In recognition of Plater's leadership, the American Association of State Colleges and Universities in 2006 established the William M. Plater Award for Leadership in Civic Engagement, the only national award for chief academic officers. IUPUI established the William M. Plater Civic Engagement Medallion, also in 2006, to recognize outstanding graduates at baccalaureate through PhD levels for their community service. Plater was one of the inaugural members of the national advisory panel for the Carnegie Classification for Community Engagement. Plater was recognized with the “Spirit of Philanthropy” Award for community engagement work in 2009 and by Mayor of Indianapolis Bart Peterson with the Mayor's Community Service Award in 2006. In Indiana, he served his community through memberships on several boards, including the internationally renowned Children's Museum, the Indiana Humanities Council, The Indiana Repertory Theater, Metropolitan Indianapolis Public Broadcasting, and the American Red Cross of Greater Indianapolis.
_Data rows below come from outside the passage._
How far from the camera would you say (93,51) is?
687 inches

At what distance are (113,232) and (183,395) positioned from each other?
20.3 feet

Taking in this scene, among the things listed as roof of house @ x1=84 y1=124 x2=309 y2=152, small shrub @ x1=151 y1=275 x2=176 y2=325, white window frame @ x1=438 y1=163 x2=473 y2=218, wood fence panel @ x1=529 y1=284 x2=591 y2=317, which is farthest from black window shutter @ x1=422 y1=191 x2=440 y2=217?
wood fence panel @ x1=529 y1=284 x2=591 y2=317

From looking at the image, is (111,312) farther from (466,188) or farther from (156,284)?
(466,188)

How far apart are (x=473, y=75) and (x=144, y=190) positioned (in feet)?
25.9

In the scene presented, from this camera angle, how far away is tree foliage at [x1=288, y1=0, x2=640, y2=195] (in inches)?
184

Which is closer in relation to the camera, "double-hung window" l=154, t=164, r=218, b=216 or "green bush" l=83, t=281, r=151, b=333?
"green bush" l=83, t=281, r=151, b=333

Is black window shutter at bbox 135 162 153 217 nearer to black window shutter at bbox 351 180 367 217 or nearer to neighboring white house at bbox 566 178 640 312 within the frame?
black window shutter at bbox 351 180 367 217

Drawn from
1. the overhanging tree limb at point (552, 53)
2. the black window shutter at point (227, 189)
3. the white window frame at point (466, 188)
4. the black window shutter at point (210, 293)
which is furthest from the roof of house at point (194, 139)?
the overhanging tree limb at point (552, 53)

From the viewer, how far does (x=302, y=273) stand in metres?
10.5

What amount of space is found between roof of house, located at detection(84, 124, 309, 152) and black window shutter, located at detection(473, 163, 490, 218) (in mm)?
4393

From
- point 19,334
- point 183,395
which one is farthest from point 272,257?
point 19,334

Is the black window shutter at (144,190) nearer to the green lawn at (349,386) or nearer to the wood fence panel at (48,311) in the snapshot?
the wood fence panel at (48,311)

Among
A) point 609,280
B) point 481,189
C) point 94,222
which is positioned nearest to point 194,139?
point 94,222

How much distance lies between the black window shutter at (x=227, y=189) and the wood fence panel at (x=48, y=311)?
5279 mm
==Educational technology==
Anticipating the convergence of information and computing technologies (academic and administrative), Plater led in the reorganization of these service units into an integrated technologies unit at IUPUI and championed the development of a library information system that propelled the IUPUI University Library into an international leadership role in digital information resources. Plater authorized the creation of the IUPUI Cyber Lab, which in turn produced several major learning technologies, including OnCourse (1996) that became the foundation for Sakai, ANGEL Learning (2000) that was acquired by Blackboard in 2009, Epsilen (2010) that was acquired by The New York Times and sold to ConnectEDU in 2012, and Course Networking (2012). Plater served as Senior Consultant for Higher Education Strategies at Epsilen and on the NYT Epsilen board (2010–2011), Senior Advisor for Education Strategies at Course Networking (2011–2012), and the Course Networking advisory board (2014 -). Plater provided administrative leadership for the creation of the New Media Program that was incorporated into the IU School of Informatics in 2006 as a foundational program. Plater arranged for the creation of the Global Classroom at IUPUI to facilitate transnational learning opportunities using evolving forms of communication technologies. Plater has written extensively on the impact of technology on student learning. In 2010, Purdue University awarded Plater an Honorary Doctor of Humane Letters for his role in promoting the effective use of technology in learning.

==International higher education==
Over a period of 20 years, Plater led the establishment and expansion of the Office of International Affairs at IUPUI into one of the nation's exemplars of internationalization among urban serving universities, a role recognized with the Institute of International Education Andrew Heiskell Award for Innovation in International Education in 2009 for its strategic partnerships. Plater's role was recognized in 2006 with the establishment of the Plater International Scholars Program. Plater led the Center on Philanthropy international programs from 2006 to 2010, developing extensive relationships with foundations, academic centers, and nonprofit programs in several nations including China, Egypt, Thailand, and Kenya. IU awarded the John W. Ryan Award for Distinguished Contributions to International Programs to Plater in 2009. Plater's work in international philanthropy was recognized by the National Institute of Development Administration’s awarding of an Honorary Doctor of Philosophy in Development Administration presented by Her Royal Highness Princess Maha Chakri Sirindhorn of Thailand in 2010. Serving as a Commissioner of the Western Association of Schools and Colleges Senior Accrediting Commission, Plater led the Commission's expansion of its international programs, resulting in a policy decision to accept applications from institutions in other nations. Plater then joined the WASC staff as Senior Advisor for International Affairs, serving from 2012 to 2014.